Monday, March 26, 2007

Thrive or Just Survive?

Also posted on Corporate Women.

"Be distinct or be extinct. To be in business today, the most important job is to the the head marketer of the brand called you." Tom Peters has been touting the importance of personal branding for years. So, how does this apply in your world of business? Marketing yourself is less about emphasizing the one or two things you do really well and more about the marketing campaign you launch and sustain to sell yourself on a day to day basis.

Does the idea of that turn you right off? Well if you answered yes to that question you would be like most women in the corporate world, and, many female entrepreneurs for that matter. Women often feel that being a high performer and delivering in their job is enough. And, frankly, it should be given all of the extracurricular responsiblities that we have to fit into a day. But the fact is that it just isn't enough to stand out and get noticed.

So, the idea of marketing yourself seems trite, vain, superficial or below you-- right? Well, whether you know it or not, some of the smartest female and male executives in the market today have a personal marketing plan and can clearly articulate what it is if you asked them. In fact, we did just that in February in conversation with six top Canadian executives in Toronto and Vancouver at our recent "Finding Your IT Factor" events. There is an art and science to marketing yourself in today's competitive business world and it all starts with self awareness.

As a starting point, ask yourself the following 6 questions:

1. Are you aware of the way you are perceived by others you work with?
2. Do you consider yourself to be well networked externally?
3. Do you have strong office alliances?
4. Do you have a coach or mentor who is helping to guide you in your career path?
5. Do you actively promote yourself at work?
6. Can you, on demand, clearly articulate your strenghts and how you add value?

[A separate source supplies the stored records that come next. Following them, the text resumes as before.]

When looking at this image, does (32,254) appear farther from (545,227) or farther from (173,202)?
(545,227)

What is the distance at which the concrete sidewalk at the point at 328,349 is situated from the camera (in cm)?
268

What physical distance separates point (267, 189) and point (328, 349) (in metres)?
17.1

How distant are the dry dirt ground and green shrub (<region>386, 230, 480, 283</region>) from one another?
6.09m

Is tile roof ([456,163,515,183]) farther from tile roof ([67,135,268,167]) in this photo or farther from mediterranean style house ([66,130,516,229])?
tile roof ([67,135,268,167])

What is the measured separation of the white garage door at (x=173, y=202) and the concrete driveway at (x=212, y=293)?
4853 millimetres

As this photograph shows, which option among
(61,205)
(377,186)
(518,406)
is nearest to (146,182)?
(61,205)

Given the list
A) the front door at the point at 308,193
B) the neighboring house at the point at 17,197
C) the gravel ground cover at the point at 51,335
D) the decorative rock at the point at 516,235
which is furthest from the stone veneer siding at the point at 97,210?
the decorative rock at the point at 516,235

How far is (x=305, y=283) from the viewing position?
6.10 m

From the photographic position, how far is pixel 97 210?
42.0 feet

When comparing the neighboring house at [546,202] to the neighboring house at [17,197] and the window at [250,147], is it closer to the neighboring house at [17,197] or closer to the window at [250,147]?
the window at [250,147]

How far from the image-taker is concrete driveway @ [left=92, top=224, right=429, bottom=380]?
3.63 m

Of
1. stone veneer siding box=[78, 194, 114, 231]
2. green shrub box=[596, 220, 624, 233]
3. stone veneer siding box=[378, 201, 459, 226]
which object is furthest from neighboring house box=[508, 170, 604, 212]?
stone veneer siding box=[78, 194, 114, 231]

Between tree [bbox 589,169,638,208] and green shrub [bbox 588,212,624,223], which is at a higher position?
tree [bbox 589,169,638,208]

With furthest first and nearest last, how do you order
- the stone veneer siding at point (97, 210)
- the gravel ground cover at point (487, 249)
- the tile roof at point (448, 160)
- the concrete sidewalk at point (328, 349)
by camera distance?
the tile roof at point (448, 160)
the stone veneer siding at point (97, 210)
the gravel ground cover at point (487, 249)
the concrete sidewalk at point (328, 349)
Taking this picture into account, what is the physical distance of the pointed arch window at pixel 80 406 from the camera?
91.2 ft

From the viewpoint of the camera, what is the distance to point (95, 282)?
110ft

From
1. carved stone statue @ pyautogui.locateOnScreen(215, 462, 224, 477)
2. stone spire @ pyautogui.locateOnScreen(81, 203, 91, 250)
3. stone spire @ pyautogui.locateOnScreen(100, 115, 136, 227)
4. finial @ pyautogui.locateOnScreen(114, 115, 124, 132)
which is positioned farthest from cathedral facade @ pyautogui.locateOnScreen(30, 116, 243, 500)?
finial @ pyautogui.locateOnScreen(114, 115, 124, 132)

If you answered "yes" to all of the above, you are probably doing a pretty good job. If you answered "no" to one or more of the above, you have some work to do. We recently ran a poll asking women what they thought was their IT factor or key success factor. The number one response was a "positive attitude" and the second was "great communication skills". As we move up the corporate ladder or build our businesses what we learned in business school becomes less important and what we might have learned in finishing school takes on a whole new meaning. This is because the way that we present, are perceived and can relate to people around us is paramount to our success.

If you are left with any doubt, you can take a page out of the book of any of today's popular celebrities or musicians who have put countless resources behind building their personal brands. Business people have lots to learn from other industries.